Bro Limz, I found the foam spray at the hardware shop along Toh Tuck, erm next to the Singapore Pools outlet  :Grin:

----------


## David Moses Heng

> Bro Limz, I found the foam spray at the hardware shop along Toh Tuck, erm next to the Singapore Pools outlet


come help me at montfort.

I need help there urgently...

mind sharing with me the cost of your upgrade?

----------


## dkk08

> come help me at montfort.
> 
> I need help there urgently...
> 
> mind sharing with me the cost of your upgrade?


wha montfort is at hougang right? Far leh bro, how to help? I don't drive bro  :Smile: 

Cost of my upgrade ah... hmmm haven't really calculated leh... 

Half a bag of Organic Compost $3
9 bottles of Silicon $40
1 Dischidia $8
1 Vreisea Red $12
10 Fern Panel $18
Other Misc about $40
Total about $121

----------


## David Moses Heng

i have 2 units of 4 ft to convert into palu. but o ideas on wht plants to staff as the tanks are only 1.5 ft deep...
headache.. also don't know how m,uch to quote...  :Sad: 

where you got your panel from?
world farm?

----------


## dkk08

> i have 2 units of 4 ft to convert into palu. but o ideas on wht plants to staff as the tanks are only 1.5 ft deep...
> headache.. also don't know how m,uch to quote... 
> 
> where you got your panel from?
> world farm?


hmmm plants ah... well there's 2 types either totally submerged aquatic plants or emersed aquatic or terrestrial plants... 

Dischidia Spp. (about $8-$12)
Lycopodium Spp. (about $25-$50)
Begonia (To add some color) (about $6-$10)
Boston Fern (Tough Fern) (about $7-9)
Peperomia (about $5-$ :Cool: 
Hoya (nice flowering plant) (about $12-$30)

Aquatic plants I'm sure u can name a few like Crypts, mosses etc... 

and yes the panels are from World Farm  :Cool:

----------


## David Moses Heng

i have no issue with aquatic plants. it is the land plants that's freaking me out.... :Crying:  What other supplies do they have at world farm?

----------


## dkk08

> i have no issue with aquatic plants. it is the land plants that's freaking me out.... What other supplies do they have at world farm?


they have stones, rocks, soil (quite a few types ranging from mud to volcanic soil to organic soil), fern panels (selling fast), bamboos for deco, lots and lots of plants, lots of pots and planter boxes... almost standard items for a big nursery... but I would say their prices are very competitive and if you go look for a guy with specs name "Ah Guan" say friend recommend one sure will give some discounts  :Grin:

----------


## limz_777

> Bro Limz, I found the foam spray at the hardware shop along Toh Tuck, erm next to the Singapore Pools outlet


thanks , just bought at a hardware shop at jalan besar ,was wondering in your set-up , whats the wire dangling there at the right side ?

and your Humidifier is on timer ?

----------


## dkk08

oh the 2 wires? 1 is for tempature and 1 is for humidity 

yes, the humidifier is on timer

----------


## limz_777

> oh the 2 wires? 1 is for tempature and 1 is for humidity 
> 
> yes, the humidifier is on timer



i see , what brand is the temperature/humidity meter ?

----------


## dkk08

> i see , what brand is the temperature/humidity meter ?


I got them from USA ordered online from LLL reptile supplies

----------


## eddy planer

> thanks , just bought at a hardware shop at jalan besar ,[/B]


Hi Bro Limz

Mind ask you ?, what's foam spray brand?
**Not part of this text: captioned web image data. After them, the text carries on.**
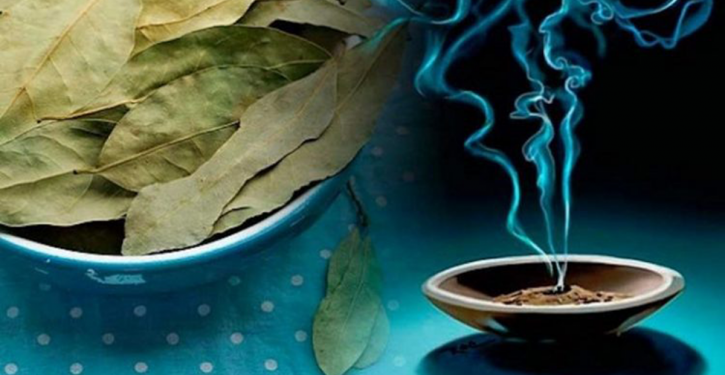 Burn Laurel Leaves At Home, It's Great For Your Health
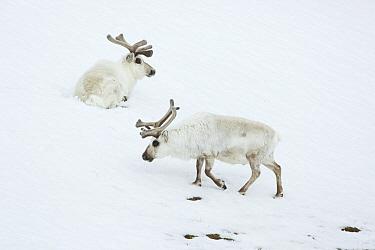 Svalbard Reindeer (Rangifer tarandus platyrhynchus) males in snow, Svalbard, Norway
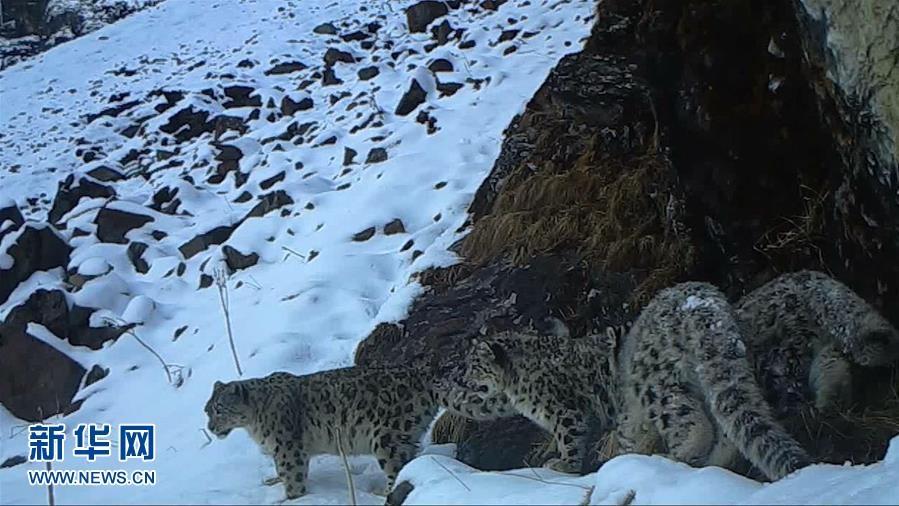 四川臥龍拍攝到四只雪豹同框畫面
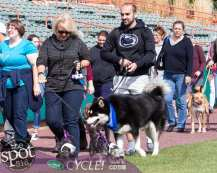 paws in the park-9813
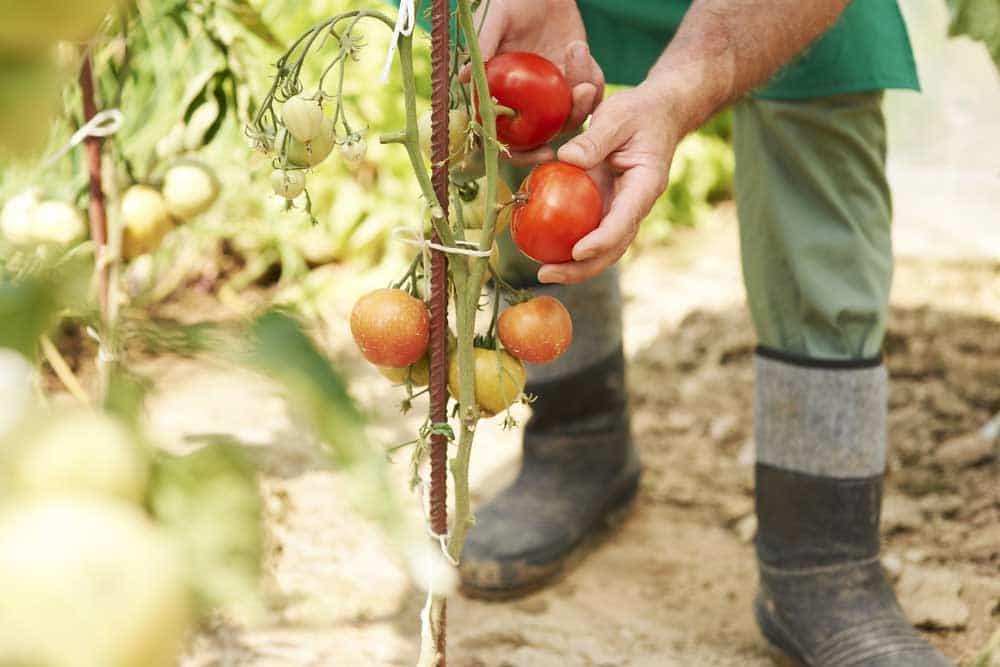 potager tomate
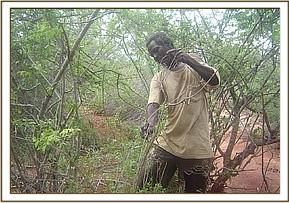 A poacher retrieving snares at Oza ranch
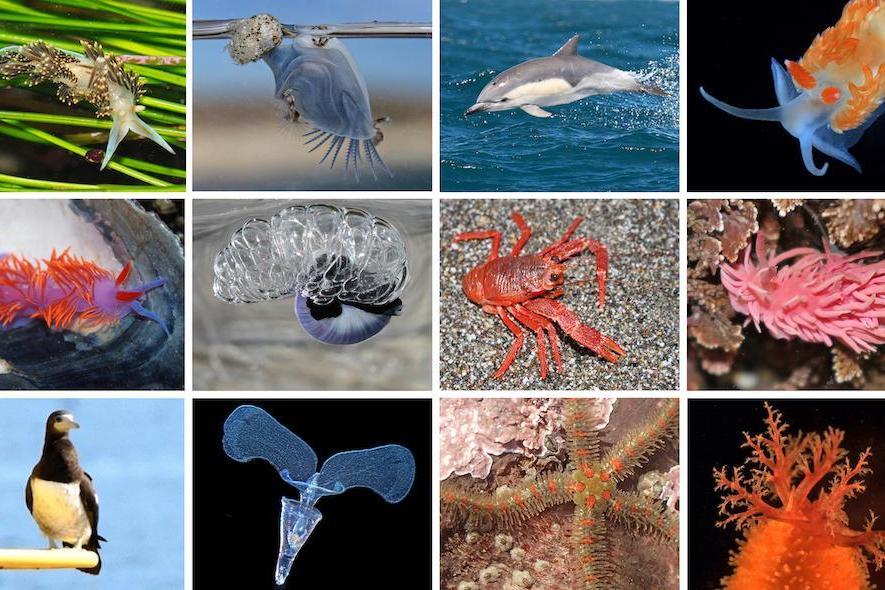 研究:海洋热浪导致美国大批温水物种异常北迁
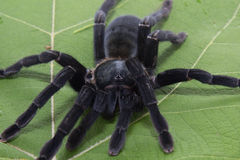 Giant Black spider isolate on white Royalty Free Stock Photography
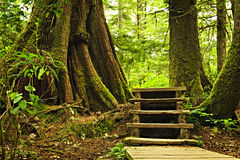 Path in temperate rainforest Stock Photos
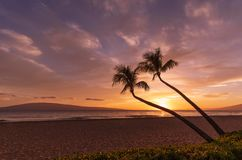 Palm Trees in a Kaanapali Beach Sunset Maui. A beautiful sunset on Kaanapali beach Maui stock images
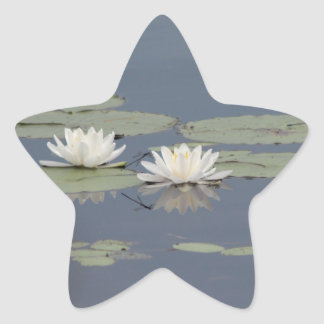 Lilies and Dragonfly Star Sticker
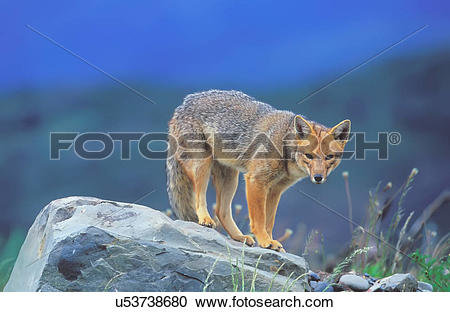 Stock Photography of Patagonian red fox (Dusicyon culpaeus.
I knew there few hardware shops in Jalan Besar selling a kinda of green foam spray...which isn't as good as the German foam spray (white cream).

----------


## eddy planer

> Hi Shaihulud, 
> 
> As for the expanding foam, trust me when I say I know how you feel as I felt the same way before. That's why this current background is actually about a year or more old as I experimented with the foam spray but was too chicken to use it for my terrarium... luckily I kept it thinking that one day I'll use it and here we're... 
> 
> I've heard some good and bad experiences from folks using the foam spray... some say that the foam expand so much it cracks their tank, some say the background will fall off after few months as they do not stick, whereas some swear by the foam spray and has no above mentioned problems... so I guess there's a certain percentage of luck involved 
> 
> For me I choose to silicon the already hardened background onto the tank... I do not have a brand to recommend as the foam spray is not readily available and can be quite difficult to hunt down...


To avoid the problem, foam that expand that crack the tank or background does not stick is to get the good German foam spray and try to use skeleton (using eggcrate)of the background to foam it.

I'll check the brand of the foam spray for you, and it's cost me SGD13.50 a can. I used nearly 12 cans to create my support base and background. 

I know the green foam spray which is longer, bigger and cheaper than the German foam spray by half but my experience with this wasnt a good result after 2 weeks tried out for waterproofing and gave out some chemical smell which i find it toxin to my fauna.

----------


## eddy planer

> k let me try again



This is maddening awesome palu, bro!

I still got 2x2x2 tank, actually i wanted to give away....but now I'm taking back to create Indiana Jones background! This time, i'll be creating vivariuam with waterfall with minimum water, no more palu for me.

----------


## eddy planer

> i have 2 units of 4 ft to convert into palu. but o ideas on wht plants to staff as the tanks are only 1.5 ft deep...
> headache.. also don't know how m,uch to quote... 
> 
> where you got your panel from?
> world farm?


I dont recommend tree fern panel for palu as its leeches the water and you'll have a dark brown tea-like coloured water. No matter, how you change the water many times or wash the tree fern panels, you'll still get a dark brown tea coloured water unless you use for vivarium, that's ok. 

If not, try corkbark .

----------


## dkk08

> To avoid the problem, foam that expand that crack the tank or background does not stick is to get the good German foam spray and try to use skeleton (using eggcrate)of the background to foam it.
> 
> I'll check the brand of the foam spray for you, and it's cost me SGD13.50 a can. I used nearly 12 cans to create my support base and background. 
> 
> I know the green foam spray which is longer, bigger and cheaper than the German foam spray by half but my experience with this wasnt a good result after 2 weeks tried out for waterproofing and gave out some chemical smell which i find it toxin to my fauna.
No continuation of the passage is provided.